From: Greg Kroah-Hartman <gregkh@linuxfoundation.org>
To: linux-kernel@vger.kernel.org
Cc: Greg Kroah-Hartman <gregkh@linuxfoundation.org>,
stable@vger.kernel.org, Eric Dumazet <edumazet@google.com>,
Yuchung Cheng <ycheng@google.com>, Van Jacobson <vanj@google.com>,
Neal Cardwell <ncardwell@google.com>,
Nandita Dukkipati <nanditad@google.com>,
"David S. Miller" <davem@davemloft.net>
Subject: [ 43/56] tcp: preserve ACK clocking in TSO
Date: Tue, 2 Apr 2013 15:50:10 -0700 [thread overview]
Message-ID: <20130402224716.860227467@linuxfoundation.org> (raw)
In-Reply-To: <20130402224711.840825715@linuxfoundation.org>
3.0-stable review patch. If anyone has any objections, please let me know.
------------------
From: Eric Dumazet <edumazet@google.com>
[ Upstream commit f4541d60a449afd40448b06496dcd510f505928e ]
A long standing problem with TSO is the fact that tcp_tso_should_defer()
rearms the deferred timer, while it should not.

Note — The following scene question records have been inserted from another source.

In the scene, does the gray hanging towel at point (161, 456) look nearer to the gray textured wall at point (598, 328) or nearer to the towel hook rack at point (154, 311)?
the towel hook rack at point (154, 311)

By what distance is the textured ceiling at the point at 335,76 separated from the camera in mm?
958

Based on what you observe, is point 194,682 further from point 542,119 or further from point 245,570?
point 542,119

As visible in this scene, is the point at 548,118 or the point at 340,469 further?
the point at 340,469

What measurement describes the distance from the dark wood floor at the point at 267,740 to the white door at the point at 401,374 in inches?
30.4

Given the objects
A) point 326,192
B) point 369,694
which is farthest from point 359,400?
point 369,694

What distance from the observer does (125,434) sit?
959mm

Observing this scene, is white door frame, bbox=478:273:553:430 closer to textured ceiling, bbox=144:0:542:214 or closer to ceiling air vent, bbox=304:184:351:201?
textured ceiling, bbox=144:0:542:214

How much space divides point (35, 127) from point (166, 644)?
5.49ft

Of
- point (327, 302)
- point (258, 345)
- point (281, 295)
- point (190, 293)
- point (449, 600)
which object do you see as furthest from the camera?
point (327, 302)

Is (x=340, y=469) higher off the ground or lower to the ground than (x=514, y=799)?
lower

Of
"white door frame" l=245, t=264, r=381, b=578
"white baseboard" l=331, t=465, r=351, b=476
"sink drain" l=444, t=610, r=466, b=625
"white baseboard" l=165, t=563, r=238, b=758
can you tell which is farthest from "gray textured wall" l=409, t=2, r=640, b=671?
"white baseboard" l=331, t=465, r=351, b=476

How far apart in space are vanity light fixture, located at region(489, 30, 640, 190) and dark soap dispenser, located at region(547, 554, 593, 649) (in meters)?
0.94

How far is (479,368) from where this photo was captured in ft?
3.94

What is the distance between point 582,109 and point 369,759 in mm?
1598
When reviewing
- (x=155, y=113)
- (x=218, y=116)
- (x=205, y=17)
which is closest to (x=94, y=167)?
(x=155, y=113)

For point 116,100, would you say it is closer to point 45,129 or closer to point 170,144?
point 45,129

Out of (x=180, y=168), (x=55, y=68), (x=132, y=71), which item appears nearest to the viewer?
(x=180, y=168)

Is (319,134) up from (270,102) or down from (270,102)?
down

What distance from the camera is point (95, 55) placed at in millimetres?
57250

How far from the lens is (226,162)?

Current code leads to following bad bursty behavior :
20:11:24.484333 IP A > B: . 297161:316921(19760) ack 1 win 119
20:11:24.484337 IP B > A: . ack 263721 win 1117
20:11:24.485086 IP B > A: . ack 265241 win 1117
20:11:24.485925 IP B > A: . ack 266761 win 1117
20:11:24.486759 IP B > A: . ack 268281 win 1117
20:11:24.487594 IP B > A: . ack 269801 win 1117
20:11:24.488430 IP B > A: . ack 271321 win 1117
20:11:24.489267 IP B > A: . ack 272841 win 1117
20:11:24.490104 IP B > A: . ack 274361 win 1117
20:11:24.490939 IP B > A: . ack 275881 win 1117
20:11:24.491775 IP B > A: . ack 277401 win 1117
20:11:24.491784 IP A > B: . 316921:332881(15960) ack 1 win 119
20:11:24.492620 IP B > A: . ack 278921 win 1117
20:11:24.493448 IP B > A: . ack 280441 win 1117
20:11:24.494286 IP B > A: . ack 281961 win 1117
20:11:24.495122 IP B > A: . ack 283481 win 1117
20:11:24.495958 IP B > A: . ack 285001 win 1117
20:11:24.496791 IP B > A: . ack 286521 win 1117
20:11:24.497628 IP B > A: . ack 288041 win 1117
20:11:24.498459 IP B > A: . ack 289561 win 1117
20:11:24.499296 IP B > A: . ack 291081 win 1117
20:11:24.500133 IP B > A: . ack 292601 win 1117
20:11:24.500970 IP B > A: . ack 294121 win 1117
20:11:24.501388 IP B > A: . ack 295641 win 1117
20:11:24.501398 IP A > B: . 332881:351881(19000) ack 1 win 119
While the expected behavior is more like :
20:19:49.259620 IP A > B: . 197601:202161(4560) ack 1 win 119
20:19:49.260446 IP B > A: . ack 154281 win 1212
20:19:49.261282 IP B > A: . ack 155801 win 1212
20:19:49.262125 IP B > A: . ack 157321 win 1212
20:19:49.262136 IP A > B: . 202161:206721(4560) ack 1 win 119
20:19:49.262958 IP B > A: . ack 158841 win 1212
20:19:49.263795 IP B > A: . ack 160361 win 1212
20:19:49.264628 IP B > A: . ack 161881 win 1212
20:19:49.264637 IP A > B: . 206721:211281(4560) ack 1 win 119
20:19:49.265465 IP B > A: . ack 163401 win 1212
20:19:49.265886 IP B > A: . ack 164921 win 1212
20:19:49.266722 IP B > A: . ack 166441 win 1212
20:19:49.266732 IP A > B: . 211281:215841(4560) ack 1 win 119
20:19:49.267559 IP B > A: . ack 167961 win 1212
20:19:49.268394 IP B > A: . ack 169481 win 1212
20:19:49.269232 IP B > A: . ack 171001 win 1212
20:19:49.269241 IP A > B: . 215841:221161(5320) ack 1 win 119
Signed-off-by: Eric Dumazet <edumazet@google.com>
Cc: Yuchung Cheng <ycheng@google.com>
Cc: Van Jacobson <vanj@google.com>
Cc: Neal Cardwell <ncardwell@google.com>
Cc: Nandita Dukkipati <nanditad@google.com>
Signed-off-by: David S. Miller <davem@davemloft.net>
Signed-off-by: Greg Kroah-Hartman <gregkh@linuxfoundation.org>
---
net/ipv4/tcp_output.c | 7 +++++--
1 file changed, 5 insertions(+), 2 deletions(-)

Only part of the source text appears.